Pelo Professor Doutor Manuel
Sérgio.
Fonte: ABOLA.PT (edição de
20.11.2013) e com a devida vénia.
Tendo
passado a noite a orar, no Monte das Oliveiras, Jesus desceu à cidade, nas
primeiras horas da manhã e dirigiu-se para o Templo. Mal clareava o dia e as
cerimónias religiosas só algumas horas depois começariam. No entanto, os
peregrinos, em cavaqueiras intermináveis, já caminhavam, também em direcção ao
Templo e em número crescente.
Alguns deles, vendo Jesus e os seus discípulos, próximos da Porta Dourada,
sentaram-se junto d’Ele, na esperança de escutar algumas das suas prédicas. De
súbito, como torrente que galga o penedio das margens, uma centena de homens
aos gritos aproximou-se. À frente da turba, numerosos escribas e fariseus
empurravam uma despenteada e assustada mulher que era vítima de toda a sorte de
impropérios. Ao chegar o cortejo bem perto de Jesus, a turba formou um círculo.
A mulher ficou no meio, sacudindo-se em intermináveis soluços.
Um dos escribas levantou a voz:
Mestre, sabemos que és justo e sábio. Aconselha-nos, por isso. “Mas o que se
passa?” inquiriu o Mestre. O escriba deitou-se a um pomposo discurso, cheio de
citações do Antigo Testamento. Distraído, Jesus agachou-se e começou a desenhar
na areia. Findo o exórdio, o escriba concluiu, julgando irrefutáveis as suas
palavras: Logo, porque esta mulher é casada e foi apanhada a fornicar com outro
homem que não é o seu, esta mulher, segundo a lei de Moisés, deve ser
imediatamente delapidada. Qual é a tua opinião, a este respeito? Jesus, sem dar
a mínima atenção ao palavreado do orador, continuava a riscar a areia.
Exasperado, um fariseu rugiu: Não dizes nada? E outro, já de voz embargada: Diz
alguma coisa. Caso contrário, matamos já a mulher...
Quando ouviu a palavra “matar”, Jesus estremeceu e levantou-se. E olhando
fixamente os escribas e os fariseus afirmou em voz pausada: “De todos vós quem
estiver aqui, sem pecado, atire contra esta mulher a primeira pedra”. E voltou
a acabar os desenhos que iniciara. No entanto, como por milagre, nos riscos que
Jesus fizera na areia, surgiram as palavras ladrão, assassino, perjuro,
adúltero, burlão: afinal os crimes daqueles hipócritas juízes, embora
argumentadores sagazes e argutos, os quais, para Jesus, tinham pecados bem
piores, do que os daquela pobre mulher.

### Conjunto de registos
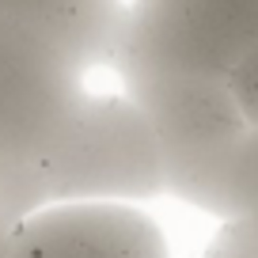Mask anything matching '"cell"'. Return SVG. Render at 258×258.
Segmentation results:
<instances>
[{
  "mask_svg": "<svg viewBox=\"0 0 258 258\" xmlns=\"http://www.w3.org/2000/svg\"><path fill=\"white\" fill-rule=\"evenodd\" d=\"M84 73L53 27L0 16V220L34 213L31 175L80 106Z\"/></svg>",
  "mask_w": 258,
  "mask_h": 258,
  "instance_id": "cell-1",
  "label": "cell"
},
{
  "mask_svg": "<svg viewBox=\"0 0 258 258\" xmlns=\"http://www.w3.org/2000/svg\"><path fill=\"white\" fill-rule=\"evenodd\" d=\"M167 194L163 156L125 91H84L76 114L61 129L31 175V205L61 202H152Z\"/></svg>",
  "mask_w": 258,
  "mask_h": 258,
  "instance_id": "cell-2",
  "label": "cell"
},
{
  "mask_svg": "<svg viewBox=\"0 0 258 258\" xmlns=\"http://www.w3.org/2000/svg\"><path fill=\"white\" fill-rule=\"evenodd\" d=\"M121 91L152 121L167 194L217 217L224 167L250 125L232 84L224 76L121 73Z\"/></svg>",
  "mask_w": 258,
  "mask_h": 258,
  "instance_id": "cell-3",
  "label": "cell"
},
{
  "mask_svg": "<svg viewBox=\"0 0 258 258\" xmlns=\"http://www.w3.org/2000/svg\"><path fill=\"white\" fill-rule=\"evenodd\" d=\"M258 49V0H129L114 73L232 76Z\"/></svg>",
  "mask_w": 258,
  "mask_h": 258,
  "instance_id": "cell-4",
  "label": "cell"
},
{
  "mask_svg": "<svg viewBox=\"0 0 258 258\" xmlns=\"http://www.w3.org/2000/svg\"><path fill=\"white\" fill-rule=\"evenodd\" d=\"M4 258H171L163 228L129 202H61L16 220Z\"/></svg>",
  "mask_w": 258,
  "mask_h": 258,
  "instance_id": "cell-5",
  "label": "cell"
},
{
  "mask_svg": "<svg viewBox=\"0 0 258 258\" xmlns=\"http://www.w3.org/2000/svg\"><path fill=\"white\" fill-rule=\"evenodd\" d=\"M125 0H0V16L53 27L88 69L114 64L125 38Z\"/></svg>",
  "mask_w": 258,
  "mask_h": 258,
  "instance_id": "cell-6",
  "label": "cell"
},
{
  "mask_svg": "<svg viewBox=\"0 0 258 258\" xmlns=\"http://www.w3.org/2000/svg\"><path fill=\"white\" fill-rule=\"evenodd\" d=\"M220 220H258V125H247L239 145L232 148V160L220 182Z\"/></svg>",
  "mask_w": 258,
  "mask_h": 258,
  "instance_id": "cell-7",
  "label": "cell"
},
{
  "mask_svg": "<svg viewBox=\"0 0 258 258\" xmlns=\"http://www.w3.org/2000/svg\"><path fill=\"white\" fill-rule=\"evenodd\" d=\"M205 258H258V220H220V232L209 239Z\"/></svg>",
  "mask_w": 258,
  "mask_h": 258,
  "instance_id": "cell-8",
  "label": "cell"
},
{
  "mask_svg": "<svg viewBox=\"0 0 258 258\" xmlns=\"http://www.w3.org/2000/svg\"><path fill=\"white\" fill-rule=\"evenodd\" d=\"M228 84H232V95H235V103H239L243 118H247L250 125H258V49L235 64Z\"/></svg>",
  "mask_w": 258,
  "mask_h": 258,
  "instance_id": "cell-9",
  "label": "cell"
}]
</instances>
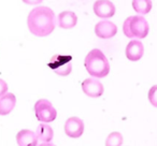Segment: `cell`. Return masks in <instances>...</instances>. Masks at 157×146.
Returning <instances> with one entry per match:
<instances>
[{"label":"cell","instance_id":"cell-1","mask_svg":"<svg viewBox=\"0 0 157 146\" xmlns=\"http://www.w3.org/2000/svg\"><path fill=\"white\" fill-rule=\"evenodd\" d=\"M27 25L33 35L46 37L54 31L55 14L51 8L39 6L31 10L27 18Z\"/></svg>","mask_w":157,"mask_h":146},{"label":"cell","instance_id":"cell-2","mask_svg":"<svg viewBox=\"0 0 157 146\" xmlns=\"http://www.w3.org/2000/svg\"><path fill=\"white\" fill-rule=\"evenodd\" d=\"M84 66L88 74L94 77H105L110 72V63L105 55L98 48L92 50L85 57Z\"/></svg>","mask_w":157,"mask_h":146},{"label":"cell","instance_id":"cell-3","mask_svg":"<svg viewBox=\"0 0 157 146\" xmlns=\"http://www.w3.org/2000/svg\"><path fill=\"white\" fill-rule=\"evenodd\" d=\"M123 31H124V35L129 39H132V38L143 39L148 35L150 26L147 21L142 15L129 16L125 20L123 25Z\"/></svg>","mask_w":157,"mask_h":146},{"label":"cell","instance_id":"cell-4","mask_svg":"<svg viewBox=\"0 0 157 146\" xmlns=\"http://www.w3.org/2000/svg\"><path fill=\"white\" fill-rule=\"evenodd\" d=\"M48 68L60 77H67L72 70V56L70 55H54L48 62Z\"/></svg>","mask_w":157,"mask_h":146},{"label":"cell","instance_id":"cell-5","mask_svg":"<svg viewBox=\"0 0 157 146\" xmlns=\"http://www.w3.org/2000/svg\"><path fill=\"white\" fill-rule=\"evenodd\" d=\"M36 117L41 122H54L57 117V111L53 104L46 99H40L36 102L35 107Z\"/></svg>","mask_w":157,"mask_h":146},{"label":"cell","instance_id":"cell-6","mask_svg":"<svg viewBox=\"0 0 157 146\" xmlns=\"http://www.w3.org/2000/svg\"><path fill=\"white\" fill-rule=\"evenodd\" d=\"M63 128H65V133L68 137L78 139L84 132V122L81 118L72 116L66 120Z\"/></svg>","mask_w":157,"mask_h":146},{"label":"cell","instance_id":"cell-7","mask_svg":"<svg viewBox=\"0 0 157 146\" xmlns=\"http://www.w3.org/2000/svg\"><path fill=\"white\" fill-rule=\"evenodd\" d=\"M82 89L84 94L92 98H98L102 96L105 88H103L102 83L95 79H86L82 82Z\"/></svg>","mask_w":157,"mask_h":146},{"label":"cell","instance_id":"cell-8","mask_svg":"<svg viewBox=\"0 0 157 146\" xmlns=\"http://www.w3.org/2000/svg\"><path fill=\"white\" fill-rule=\"evenodd\" d=\"M94 13L98 17L101 18H109L115 14V6L108 0H98L94 3Z\"/></svg>","mask_w":157,"mask_h":146},{"label":"cell","instance_id":"cell-9","mask_svg":"<svg viewBox=\"0 0 157 146\" xmlns=\"http://www.w3.org/2000/svg\"><path fill=\"white\" fill-rule=\"evenodd\" d=\"M117 32V27L114 23L109 21H101L95 26V33L101 39H110Z\"/></svg>","mask_w":157,"mask_h":146},{"label":"cell","instance_id":"cell-10","mask_svg":"<svg viewBox=\"0 0 157 146\" xmlns=\"http://www.w3.org/2000/svg\"><path fill=\"white\" fill-rule=\"evenodd\" d=\"M126 57L130 61H138L142 58L144 54V46L141 41L138 40H132L128 43L125 51Z\"/></svg>","mask_w":157,"mask_h":146},{"label":"cell","instance_id":"cell-11","mask_svg":"<svg viewBox=\"0 0 157 146\" xmlns=\"http://www.w3.org/2000/svg\"><path fill=\"white\" fill-rule=\"evenodd\" d=\"M16 142L18 146H38V137L36 132L23 129L16 134Z\"/></svg>","mask_w":157,"mask_h":146},{"label":"cell","instance_id":"cell-12","mask_svg":"<svg viewBox=\"0 0 157 146\" xmlns=\"http://www.w3.org/2000/svg\"><path fill=\"white\" fill-rule=\"evenodd\" d=\"M16 104V97L12 92H8L0 98V115L10 114Z\"/></svg>","mask_w":157,"mask_h":146},{"label":"cell","instance_id":"cell-13","mask_svg":"<svg viewBox=\"0 0 157 146\" xmlns=\"http://www.w3.org/2000/svg\"><path fill=\"white\" fill-rule=\"evenodd\" d=\"M78 23V17L71 11H63L58 15V25L60 28L71 29Z\"/></svg>","mask_w":157,"mask_h":146},{"label":"cell","instance_id":"cell-14","mask_svg":"<svg viewBox=\"0 0 157 146\" xmlns=\"http://www.w3.org/2000/svg\"><path fill=\"white\" fill-rule=\"evenodd\" d=\"M36 135L38 137V141L42 142V143H48L52 141L54 132H53V129L51 128V126L42 122L36 129Z\"/></svg>","mask_w":157,"mask_h":146},{"label":"cell","instance_id":"cell-15","mask_svg":"<svg viewBox=\"0 0 157 146\" xmlns=\"http://www.w3.org/2000/svg\"><path fill=\"white\" fill-rule=\"evenodd\" d=\"M132 8L138 14H147L152 9V1L150 0H133Z\"/></svg>","mask_w":157,"mask_h":146},{"label":"cell","instance_id":"cell-16","mask_svg":"<svg viewBox=\"0 0 157 146\" xmlns=\"http://www.w3.org/2000/svg\"><path fill=\"white\" fill-rule=\"evenodd\" d=\"M123 135L120 132H111L105 140V146H122Z\"/></svg>","mask_w":157,"mask_h":146},{"label":"cell","instance_id":"cell-17","mask_svg":"<svg viewBox=\"0 0 157 146\" xmlns=\"http://www.w3.org/2000/svg\"><path fill=\"white\" fill-rule=\"evenodd\" d=\"M147 98L150 100V103L153 107H157V85H154L153 87H151V89L148 90Z\"/></svg>","mask_w":157,"mask_h":146},{"label":"cell","instance_id":"cell-18","mask_svg":"<svg viewBox=\"0 0 157 146\" xmlns=\"http://www.w3.org/2000/svg\"><path fill=\"white\" fill-rule=\"evenodd\" d=\"M8 84L0 79V97H3L6 94H8Z\"/></svg>","mask_w":157,"mask_h":146},{"label":"cell","instance_id":"cell-19","mask_svg":"<svg viewBox=\"0 0 157 146\" xmlns=\"http://www.w3.org/2000/svg\"><path fill=\"white\" fill-rule=\"evenodd\" d=\"M39 146H56V145L53 143H42V144H40Z\"/></svg>","mask_w":157,"mask_h":146}]
</instances>
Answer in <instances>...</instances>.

### Objetivo A
Reproduza fielmente o trecho do texto sobre Jesus e a mulher acusada de adultério que começa em "Um dos escribas" e termina em "riscar a areia.".
### Objetivo B
Reescreva em forma de lista o parágrafo do texto sobre Jesus e a mulher acusada de adultério que começa por "Alguns deles, vendo Jesus", conservando os factos principais.
### Objetivo C
Retome o texto sobre Jesus e a mulher acusada de adultério, continuando a narrativa a partir da última frase.

### Resposta escrita A
Um dos escribas levantou a voz:
Mestre, sabemos que és justo e sábio. Aconselha-nos, por isso. “Mas o que se
passa?” inquiriu o Mestre. O escriba deitou-se a um pomposo discurso, cheio de
citações do Antigo Testamento. Distraído, Jesus agachou-se e começou a desenhar
na areia. Findo o exórdio, o escriba concluiu, julgando irrefutáveis as suas
palavras: Logo, porque esta mulher é casada e foi apanhada a fornicar com outro
homem que não é o seu, esta mulher, segundo a lei de Moisés, deve ser
imediatamente delapidada. Qual é a tua opinião, a este respeito? Jesus, sem dar
a mínima atenção ao palavreado do orador, continuava a riscar a areia.

### Resposta escrita B
- Alguns peregrinos, ao verem Jesus e os discípulos perto da Porta Dourada, sentaram-se junto d'Ele na esperança de ouvir as suas prédicas.
- De súbito, aproximou-se uma centena de homens aos gritos.
- À frente da turba, escribas e fariseus empurravam uma mulher despenteada e assustada, cobrindo-a de impropérios.
- Junto de Jesus, a multidão formou um círculo, com a mulher no meio, a soluçar sem parar.

### Resposta escrita C
Lentamente, os acusadores, transtornados os seus planos, desapareceram e
ficaram Jesus e a mulher, olhando um para o outro. Jesus adiantou-se: “Mulher,
onde estão aqueles que te acusavam? Ninguém te condenou?”. E ela, ainda de voz
embargada: Não, senhor, ninguém me condenou. “Nem eu também te condeno. Vai e
não voltes a pecar”. Grande exemplo o de Jesus! Ele condenou, de facto, os que
vêem o argueiro no olho do seu semelhante e não vêem a trave no seu próprio
olho. Lembrei-me deste trecho, extraído do Evangelho, ao ler e ao escutar as
críticas (que se confundem, tantas vezes, com verdadeiras ofensas morais) que
pessoas responsáveis lançam sobre os árbitros de futebol. Quero eu dizer que os
árbitros não erram, ou que a crítica não os deve julgar? É evidente que os
árbitros erram – mas, permitam-me acrescentar, muitíssimas menos vezes do que
os jogadores, os treinadores e os dirigentes. E, no que à crítica diz respeito
e se bem me lembro da teoria crítica da Escola de Frankfurt, ela representa a
razão na sua função de contestação e desmistificação.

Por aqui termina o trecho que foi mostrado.